LOG48_DAY211
Le contact n’a jamais été rétabli avec Bruxelles, ni Tolède.
Le Olympus I ne semble plus en mesure de parler qu’avec Huo Xing, la base de contrôle du programme de colonisation chinois, situé sur le sol martien, dont les agents de liaison ont visiblement été surpris de voir le vaisseau européen appeler à la rescousse, sans le savoir, ce qui sur Mars ressemble le plus à un ennemi déclaré, bien que les choses n’aient jamais été dites aussi clairement entre la Chine et l’Europe, beaucoup moins clairement, en tout cas, qu’entre les chinois et les américains.
Ça ne fait pas vraiment nos affaires, pas du tout, même, c’est le moins qu’on puisse dire. Mais nous n’avons pas vraiment le choix. Sans le soutien de l’Agence et du satellite européen « Hermes », impossible pour le Olympus I d’espérer se poser sur Mars en toute sécurité. Il n’y a donc pas vraiment d’alternative à la coopération avec la Chine qui, au plus grand déplaisir de Felipe, ouvertement sceptique quant aux intentions chinoises, s’est généreusement proposée d’aider au guidage du vaisseau européen une fois que celui-ci sera entré dans la phase d’atterrissage.
Ce sera d’ici deux mois.
Il reste encore un sacré bout de chemin à parcourir, et ça, le Olympus I peut le faire seul. EVA n’a pas été touchée par la panne. Le pilote automatique est donc pleinement opérationnel, et notre trajectoire toujours impeccablement tracée tout droit vers la planète rouge. Aucun système mécanique ne semble avoir été affecté non plus. Les moteurs fonctionnent parfaitement, et à plein régime, m’a assuré Ótavio lors d’une confidence sur l’oreiller. De sorte que nous arriverons sur Mars dans le temps imparti.

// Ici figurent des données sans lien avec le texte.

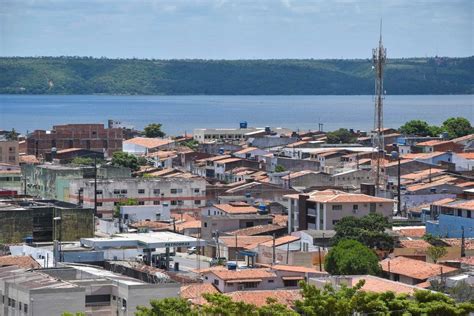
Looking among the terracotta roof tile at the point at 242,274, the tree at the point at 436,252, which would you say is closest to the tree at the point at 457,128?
the tree at the point at 436,252

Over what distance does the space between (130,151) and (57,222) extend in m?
38.6

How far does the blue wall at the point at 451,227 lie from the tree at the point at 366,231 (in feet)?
7.44

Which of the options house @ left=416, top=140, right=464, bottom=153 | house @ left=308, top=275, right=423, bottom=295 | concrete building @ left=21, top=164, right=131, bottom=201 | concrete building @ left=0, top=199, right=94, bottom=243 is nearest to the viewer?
house @ left=308, top=275, right=423, bottom=295

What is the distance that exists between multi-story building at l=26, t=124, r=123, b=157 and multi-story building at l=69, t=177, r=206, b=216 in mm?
21777

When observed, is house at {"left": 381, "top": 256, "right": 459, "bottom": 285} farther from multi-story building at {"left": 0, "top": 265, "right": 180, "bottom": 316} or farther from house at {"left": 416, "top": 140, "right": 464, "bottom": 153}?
house at {"left": 416, "top": 140, "right": 464, "bottom": 153}

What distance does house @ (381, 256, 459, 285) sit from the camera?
28.6 m

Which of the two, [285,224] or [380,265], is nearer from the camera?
[380,265]

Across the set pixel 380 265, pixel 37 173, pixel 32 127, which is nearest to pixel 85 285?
pixel 380 265

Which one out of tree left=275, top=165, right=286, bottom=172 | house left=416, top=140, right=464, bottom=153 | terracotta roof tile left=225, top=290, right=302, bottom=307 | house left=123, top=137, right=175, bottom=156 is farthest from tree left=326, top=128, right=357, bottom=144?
terracotta roof tile left=225, top=290, right=302, bottom=307

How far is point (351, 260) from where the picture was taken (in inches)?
1164

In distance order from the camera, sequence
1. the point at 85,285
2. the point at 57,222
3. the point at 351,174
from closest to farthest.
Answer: the point at 85,285, the point at 57,222, the point at 351,174

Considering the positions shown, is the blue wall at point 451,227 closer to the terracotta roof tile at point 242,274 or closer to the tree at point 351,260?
the tree at point 351,260

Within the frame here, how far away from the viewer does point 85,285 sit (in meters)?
23.3

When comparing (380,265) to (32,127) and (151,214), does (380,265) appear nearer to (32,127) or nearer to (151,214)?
(151,214)
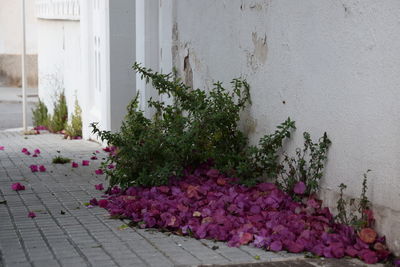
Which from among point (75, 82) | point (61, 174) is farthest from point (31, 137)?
point (61, 174)

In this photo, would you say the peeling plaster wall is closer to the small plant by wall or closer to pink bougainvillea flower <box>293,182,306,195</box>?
pink bougainvillea flower <box>293,182,306,195</box>

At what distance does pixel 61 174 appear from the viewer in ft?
27.7

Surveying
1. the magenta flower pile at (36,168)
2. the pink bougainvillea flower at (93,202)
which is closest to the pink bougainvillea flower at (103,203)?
the pink bougainvillea flower at (93,202)

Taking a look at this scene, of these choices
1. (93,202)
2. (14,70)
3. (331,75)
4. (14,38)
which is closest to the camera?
(331,75)

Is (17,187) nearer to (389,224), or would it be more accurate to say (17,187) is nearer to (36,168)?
(36,168)

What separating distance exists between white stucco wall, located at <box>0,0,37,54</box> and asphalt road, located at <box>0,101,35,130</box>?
15.9 feet

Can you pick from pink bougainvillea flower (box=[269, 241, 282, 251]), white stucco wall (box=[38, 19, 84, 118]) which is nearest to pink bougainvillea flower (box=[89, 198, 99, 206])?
pink bougainvillea flower (box=[269, 241, 282, 251])

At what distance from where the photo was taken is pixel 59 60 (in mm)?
14180

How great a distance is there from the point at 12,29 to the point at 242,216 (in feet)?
67.6

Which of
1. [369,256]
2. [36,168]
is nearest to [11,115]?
[36,168]

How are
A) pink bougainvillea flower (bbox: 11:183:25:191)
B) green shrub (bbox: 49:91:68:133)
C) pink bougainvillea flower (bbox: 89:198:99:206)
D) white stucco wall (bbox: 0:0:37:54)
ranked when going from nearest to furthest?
pink bougainvillea flower (bbox: 89:198:99:206) < pink bougainvillea flower (bbox: 11:183:25:191) < green shrub (bbox: 49:91:68:133) < white stucco wall (bbox: 0:0:37:54)

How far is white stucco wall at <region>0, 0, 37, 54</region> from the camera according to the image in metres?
24.8

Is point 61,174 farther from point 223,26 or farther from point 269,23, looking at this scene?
point 269,23

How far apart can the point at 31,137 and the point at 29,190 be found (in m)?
5.31
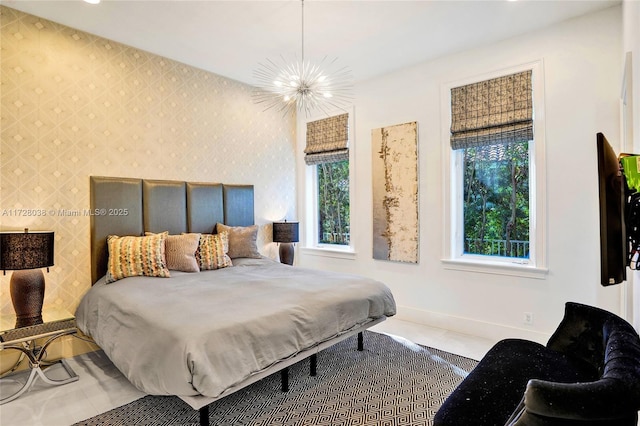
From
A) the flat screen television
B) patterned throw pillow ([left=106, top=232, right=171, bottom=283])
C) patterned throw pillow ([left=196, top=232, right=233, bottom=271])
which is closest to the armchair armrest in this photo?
the flat screen television

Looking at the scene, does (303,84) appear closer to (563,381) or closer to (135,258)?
(135,258)

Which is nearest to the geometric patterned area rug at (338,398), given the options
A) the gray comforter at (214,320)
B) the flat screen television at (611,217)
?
the gray comforter at (214,320)

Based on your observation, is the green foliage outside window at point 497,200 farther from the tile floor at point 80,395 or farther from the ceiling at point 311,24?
the ceiling at point 311,24

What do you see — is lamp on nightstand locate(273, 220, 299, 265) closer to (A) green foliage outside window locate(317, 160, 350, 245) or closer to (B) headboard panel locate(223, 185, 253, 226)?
(B) headboard panel locate(223, 185, 253, 226)

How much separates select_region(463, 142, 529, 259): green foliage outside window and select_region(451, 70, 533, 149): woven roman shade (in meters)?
0.17

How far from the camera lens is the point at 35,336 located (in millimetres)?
2471

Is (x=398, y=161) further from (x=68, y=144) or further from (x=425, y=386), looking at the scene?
(x=68, y=144)

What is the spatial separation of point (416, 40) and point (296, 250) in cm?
318

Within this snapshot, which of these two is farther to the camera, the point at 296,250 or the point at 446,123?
the point at 296,250

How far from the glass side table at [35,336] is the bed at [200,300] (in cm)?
20

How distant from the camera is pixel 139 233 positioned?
3557 mm

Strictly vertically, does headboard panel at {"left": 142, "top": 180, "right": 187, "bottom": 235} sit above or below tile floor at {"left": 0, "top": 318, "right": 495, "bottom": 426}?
above

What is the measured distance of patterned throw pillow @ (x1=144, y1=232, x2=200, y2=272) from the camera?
3.39 metres

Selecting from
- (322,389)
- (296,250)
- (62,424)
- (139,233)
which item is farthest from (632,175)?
(296,250)
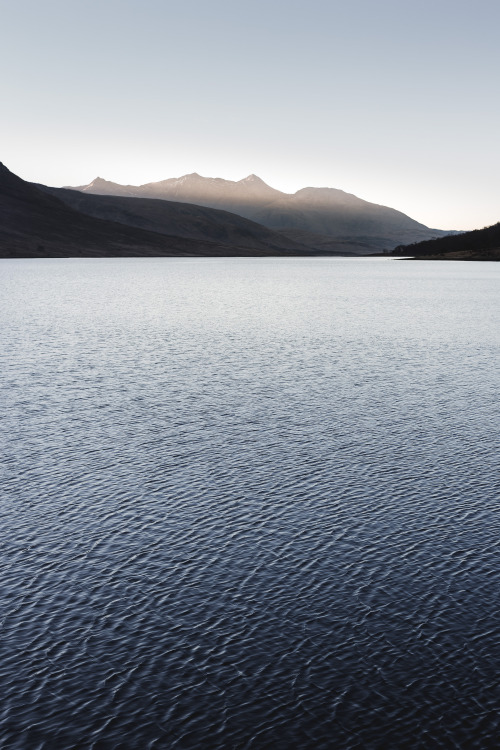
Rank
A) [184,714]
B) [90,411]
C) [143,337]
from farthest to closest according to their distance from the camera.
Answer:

D’ici là, il ne nous reste donc plus qu’à nous faire à l’idée que notre arrivée sur Mars se fera sous escorte chinoise.
Après une réunion du conseil pour le moins agitée, et en dépit des protestations de Felipe, Noûr a obtenu le mandat de négocier un atterrissage exactement au lieu prévu, ce qui facilitera les débuts de la colonisation, en donnant aux membres de la mission « Olympus » un accès immédiat aux modules prévus à cet effet. Ce qui implique, selon Huo Xing, une présence chinoise dans le secteur européen, pour accueillir notre vaisseau. Le militaire espagnol craint, sans doute à raison, que les chinois en profitent pour s’accaparer l’un ou plusieurs des précieux modules en question, demandent un droit de prélèvement sur les soultes remplies de graphène que le Olympus I a récupérées dans le sauvetage du Cheolseon-7, ou encore, restent plus longtemps que prévu dans le secteur européen. Ils auront l’avantage du nombre, les deux-cents membres du programme « Olympus » ne faisant pas le poids face aux plusieurs milliers de colons chinois déjà installés sur Mars.
Volker, les traits tirés après plusieurs nuits sans sommeil, a tenté de rassurer Felipe, sans vraiment y croire :
« On verra en temps et en heure. L’important, pour l’instant, c’est d’atterrir sur Mars, à l’endroit prévu, et de commencer le déploiement de Crater Europeis. C’est notre mission, on ne doit pas s’en écarter, quelles que soient les difficultés et les imprévus. On s’en tient à la mission ».
Le commandant a raison. Du moins, c’est ce que j’estime moi aussi. Hors de question de me priver d’un atterrissage en toute sécurité sur Mars par péché d’orgueil, simplement pour flatter mon égo européen, par ailleurs pas particulièrement développé. En attendant, je me replonge avidement dans les traités d’assistance mutuelle entre Etats en milieu spatial, espérant y déceler un article, un paragraphe, peut-être même une simple phrase pouvant jouer en notre faveur en cas d’appétit chinois un peu trop important pour nos ressources ou nos territoires.
Un jour, je le sais, ce sera à mon tour d’entrer en scène, et je n’ai pas d’autre choix que de briller.